## Start RECORDS SHOWN

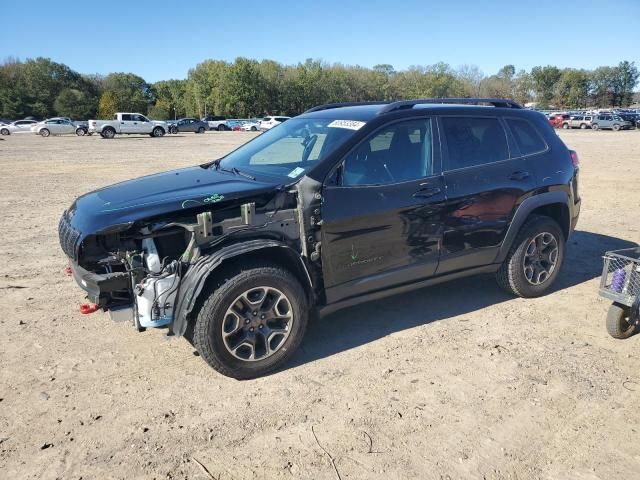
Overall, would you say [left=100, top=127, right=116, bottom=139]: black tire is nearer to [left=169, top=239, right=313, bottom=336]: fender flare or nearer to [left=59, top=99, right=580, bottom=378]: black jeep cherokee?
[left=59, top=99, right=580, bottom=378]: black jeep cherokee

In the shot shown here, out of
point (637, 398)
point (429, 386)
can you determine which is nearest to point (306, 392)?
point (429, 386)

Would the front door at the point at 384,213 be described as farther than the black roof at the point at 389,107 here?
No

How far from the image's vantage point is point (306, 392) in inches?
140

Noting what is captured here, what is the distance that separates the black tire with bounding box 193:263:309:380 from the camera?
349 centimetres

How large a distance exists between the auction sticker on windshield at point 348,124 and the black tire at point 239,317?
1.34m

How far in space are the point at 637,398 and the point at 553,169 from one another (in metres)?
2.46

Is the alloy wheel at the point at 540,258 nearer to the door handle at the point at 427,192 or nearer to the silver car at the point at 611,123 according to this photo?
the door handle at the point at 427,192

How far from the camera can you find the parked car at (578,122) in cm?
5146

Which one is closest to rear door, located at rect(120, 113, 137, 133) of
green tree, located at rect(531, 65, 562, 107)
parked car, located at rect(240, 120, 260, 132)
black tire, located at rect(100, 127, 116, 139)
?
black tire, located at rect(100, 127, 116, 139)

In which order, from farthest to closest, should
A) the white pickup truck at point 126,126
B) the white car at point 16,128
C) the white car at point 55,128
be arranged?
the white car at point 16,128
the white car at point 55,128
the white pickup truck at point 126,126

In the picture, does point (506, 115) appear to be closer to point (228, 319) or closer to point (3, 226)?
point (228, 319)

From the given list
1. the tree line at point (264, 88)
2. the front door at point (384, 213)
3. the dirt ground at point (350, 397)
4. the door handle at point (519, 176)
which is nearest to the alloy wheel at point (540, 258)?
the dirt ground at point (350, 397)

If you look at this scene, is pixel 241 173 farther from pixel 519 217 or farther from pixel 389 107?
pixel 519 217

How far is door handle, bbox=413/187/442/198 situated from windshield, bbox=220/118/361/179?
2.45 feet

## End RECORDS SHOWN
## Start RECORDS SHOWN

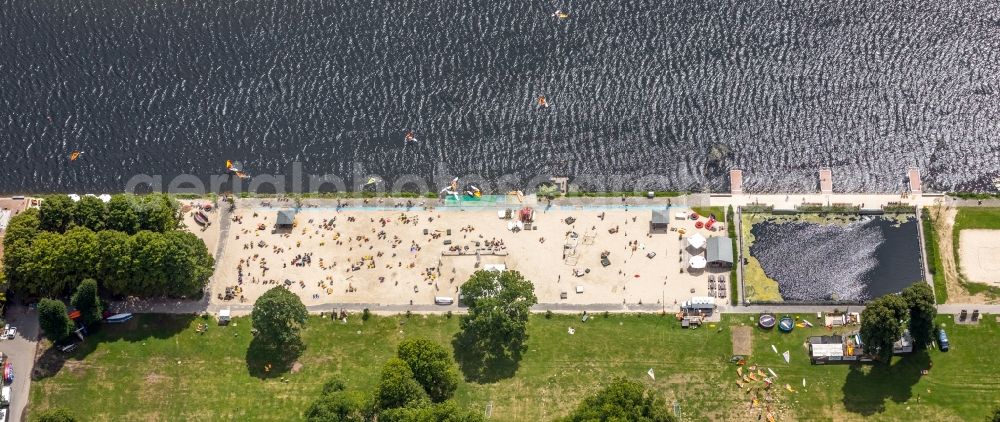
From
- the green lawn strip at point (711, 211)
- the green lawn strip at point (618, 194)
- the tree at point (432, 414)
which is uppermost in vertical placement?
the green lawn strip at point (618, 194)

## End RECORDS SHOWN
## Start RECORDS SHOWN

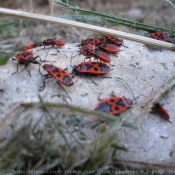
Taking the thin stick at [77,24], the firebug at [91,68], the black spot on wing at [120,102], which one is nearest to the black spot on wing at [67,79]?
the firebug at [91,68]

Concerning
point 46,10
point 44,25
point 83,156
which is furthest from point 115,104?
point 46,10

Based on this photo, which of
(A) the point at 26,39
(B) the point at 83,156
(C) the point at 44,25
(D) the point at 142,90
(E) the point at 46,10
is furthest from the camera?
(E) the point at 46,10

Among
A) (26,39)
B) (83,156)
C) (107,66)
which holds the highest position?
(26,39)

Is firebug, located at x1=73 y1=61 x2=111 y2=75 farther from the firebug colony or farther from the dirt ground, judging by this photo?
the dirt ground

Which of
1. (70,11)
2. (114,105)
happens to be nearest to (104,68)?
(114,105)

## End RECORDS SHOWN

#### [EXERCISE BRIEF]
Extract each line from the listing above that includes the word "left".

#### [RESULT]
Overall, would you say [left=100, top=127, right=116, bottom=139]: black tire is nearer to [left=169, top=239, right=313, bottom=336]: fender flare or nearer to [left=59, top=99, right=580, bottom=378]: black jeep cherokee?
[left=59, top=99, right=580, bottom=378]: black jeep cherokee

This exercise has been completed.